Invisible character stripping: Removes 20+ zero-width and invisible Unicode characters (U+200B, U+200C, U+200D, U+FEFF, etc.) that attackers insert between letters to break pattern matching.
Homoglyph mapping: Maps 50+ visually similar characters from Cyrillic, Greek, and mathematical symbol ranges to their ASCII equivalents.
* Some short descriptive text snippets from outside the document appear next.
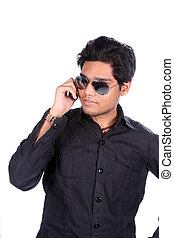 Young Indian Guy on Phone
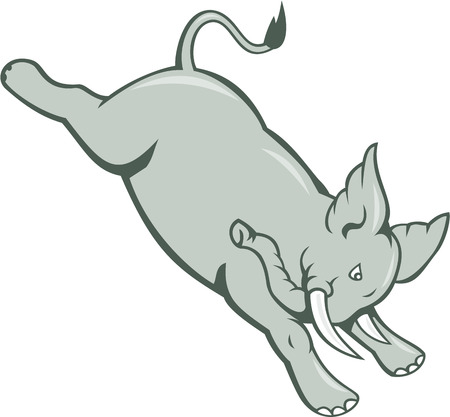 pachyderm: Illustration of an african elephant bucking jumping done in cartoon style set on isolated white background. Illustration
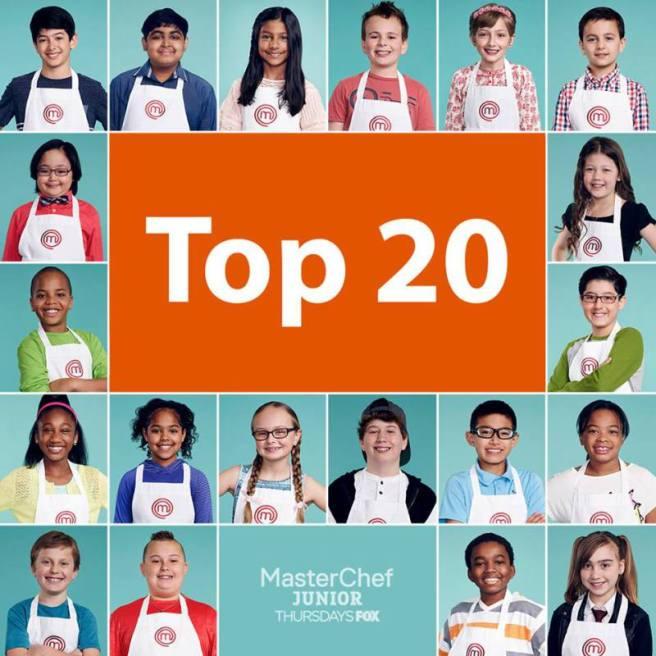 masterchef-junior-season-5-top-20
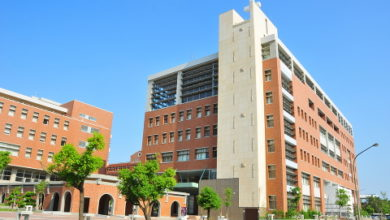 Photo of CJCU ranked 401-450 in Asia University Rankings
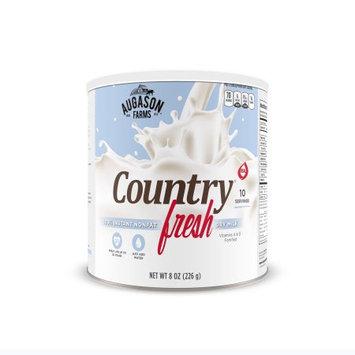 Blue Chip Group Augason Farms Country Fresh 100% Instant Nonfat Dry Milk, 8 oz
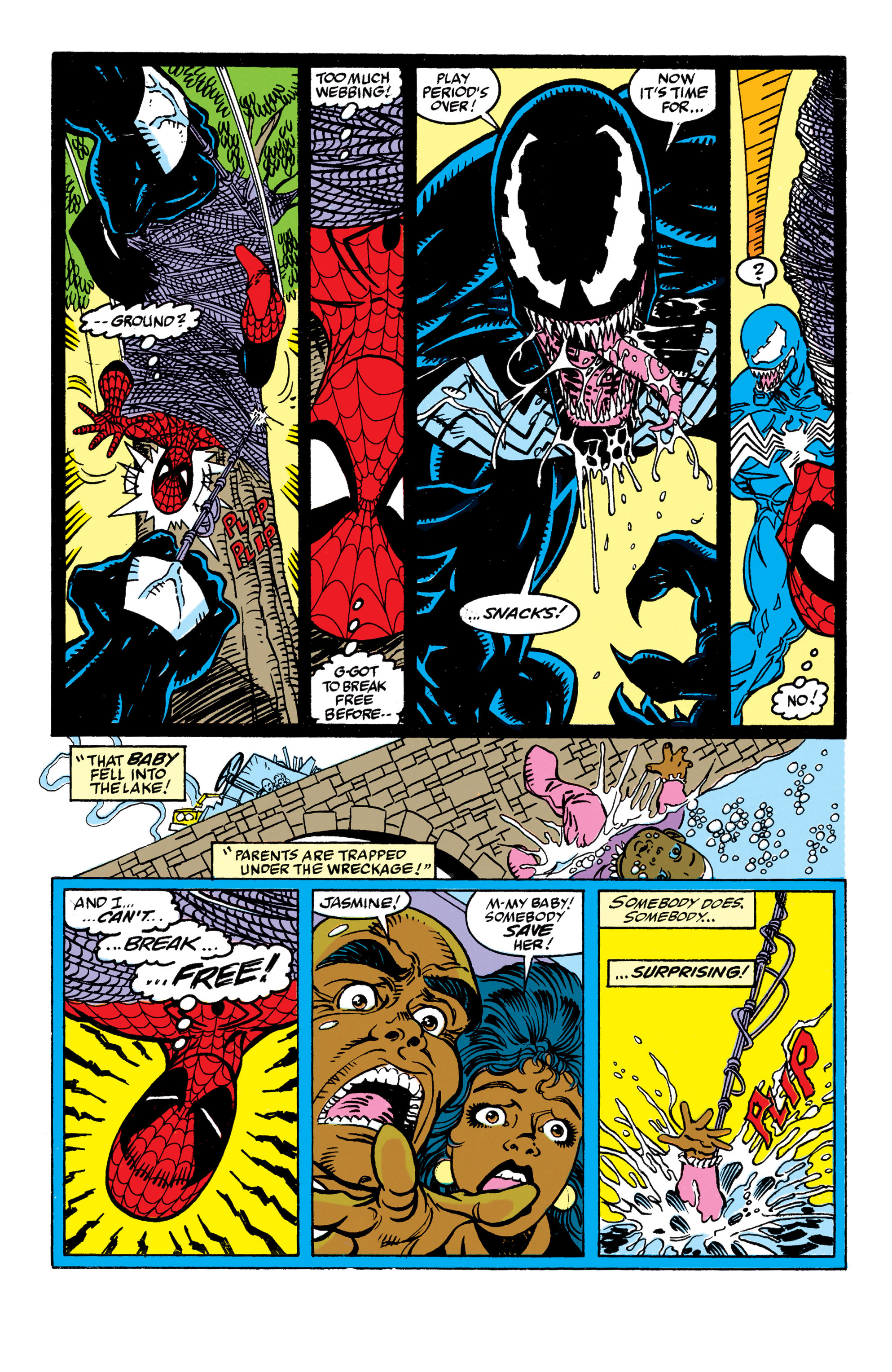 The Amazing Spider-Man (1963) 332 Page 21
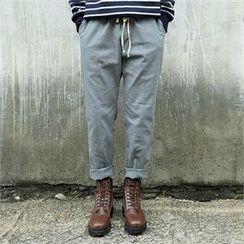 BYMONO - Drawstring-Waist Tapered Pants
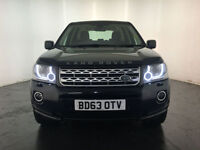 2014 LAND ROVER FREELANDER HSE SD4 DIESEL 1 OWNER SERVICE HISTORY FINANCE PX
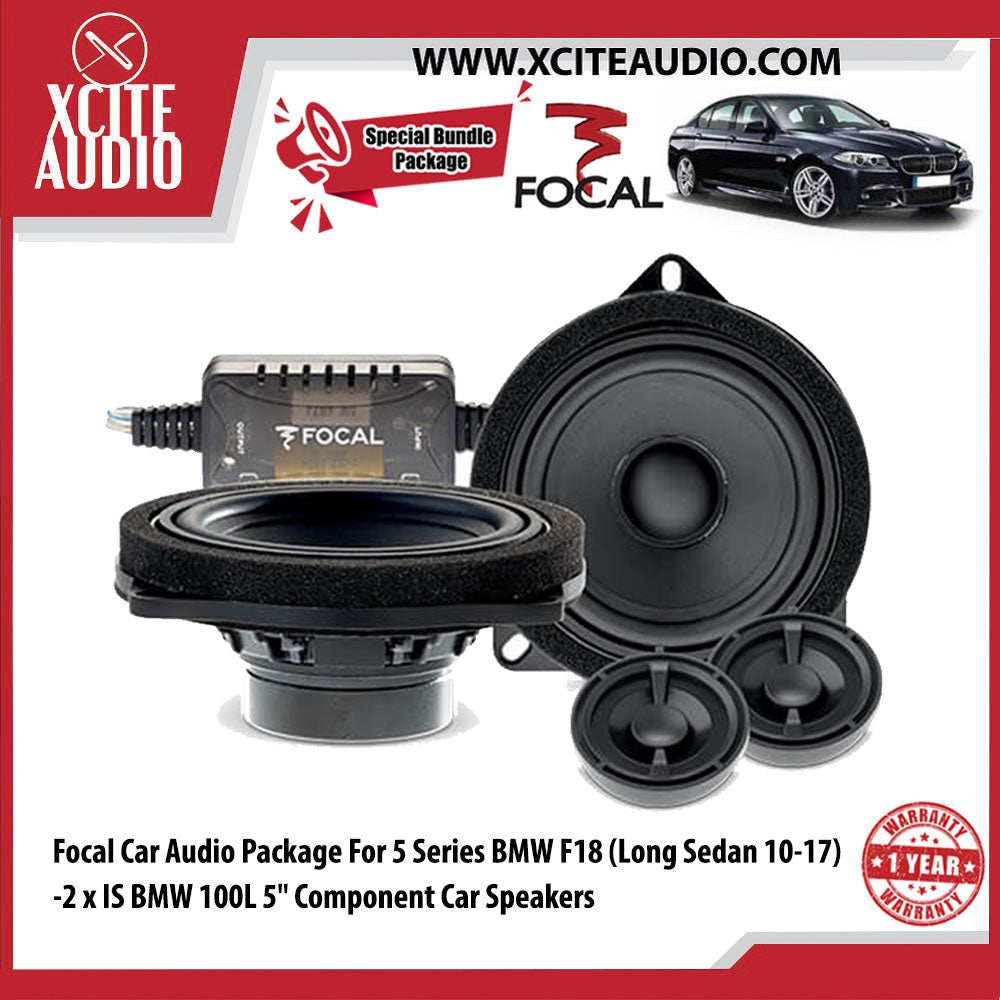 "Focal Car Audio Bundle Package Set 2 for BMW 5 Series (2 x IS BMW 100L 5"" 2-Way Component Car Speakers) - Xcite Audio"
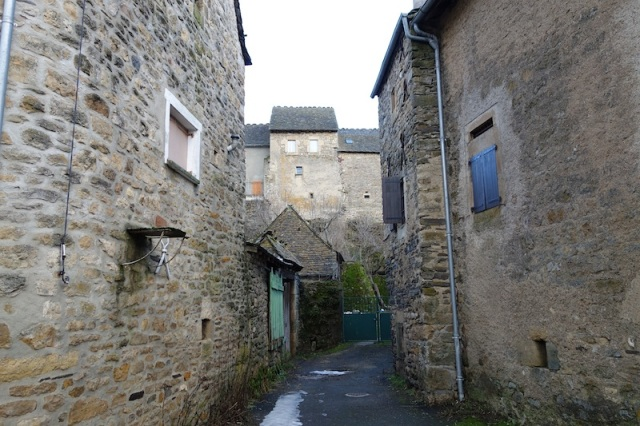 Narrow lane in Le Bleymard.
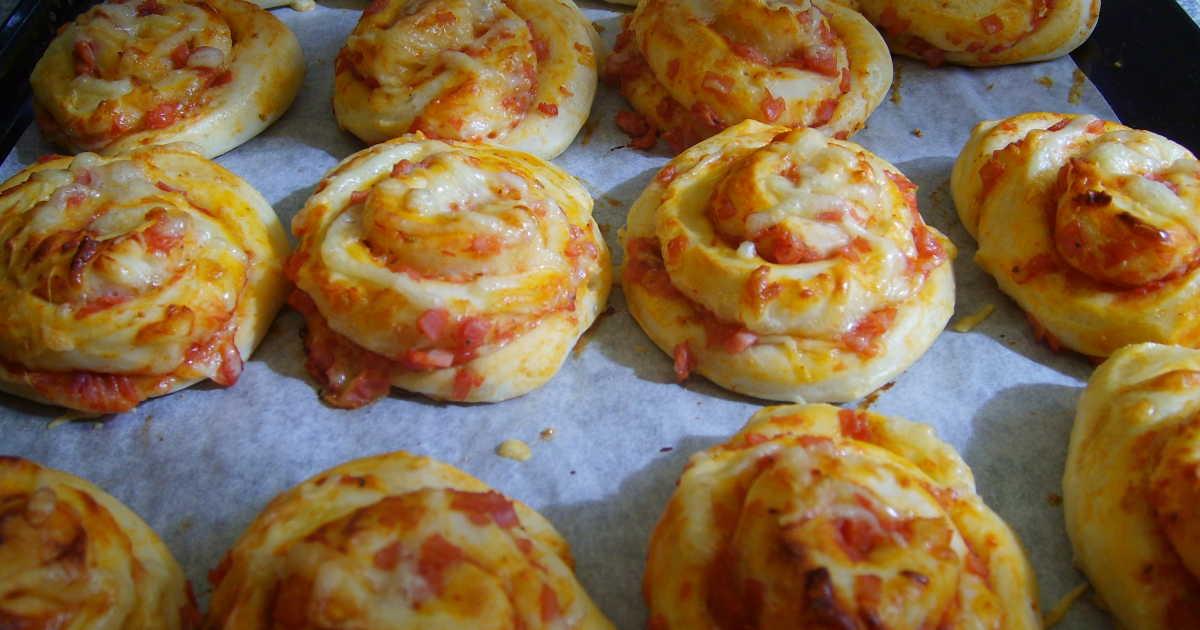 pizzabullar utan jäst recept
Example: Cyrillic ‘а’ (U+0430) → Latin ‘a’.
Full-width normalization: Converts full-width ASCII variants (U+FF01–U+FF5E) to standard ASCII (U+0021–U+007E).
Whitespace collapsing: Multiple whitespace characters (spaces, tabs, newlines) are collapsed to a single space.

Thread Safety

All components are safe for concurrent use:

Scanner: Read-only after construction (compiled regex patterns).
Normalizer: Stateless — pure function.
Domain checker: Read-only after construction.
Service client: Uses http.Client which is concurrency-safe.
Client: Composes all of the above — no mutable state during operation.

Runtime Guardrails

The current implementation includes lightweight production guardrails:

Input bounding: MaxInputBytes limits analysis payload size.
Decode bounding: MaxDecodeDepth and MaxDecodedVariants cap obfuscation expansion.
Retry controls: ServiceRetries retries transient deep-service failures.
Circuit breaker: ServiceCircuitFailureThreshold + ServiceCircuitCooldown prevent repeated service stalls from impacting local scans.
MCP HTTP auth: Optional bearer/API-key auth (--auth-token) for streamable HTTP transport.

Circuit breaker scope:

Breaker state is process-local (per running idpishield instance).
In horizontally scaled deployments, each instance tracks failures independently.
For shared breaker behavior across replicas, use an external shared-state mechanism in your platform layer.

Profile safety note:

default profile is intentionally lightweight for local/dev usage.
Use --profile production in production startup commands and deployment manifests.

Dependencies

The root library primarily uses Go standard library components plus targeted external packages where needed (for example Unicode normalization). CLI/MCP adapter components have additional dependencies.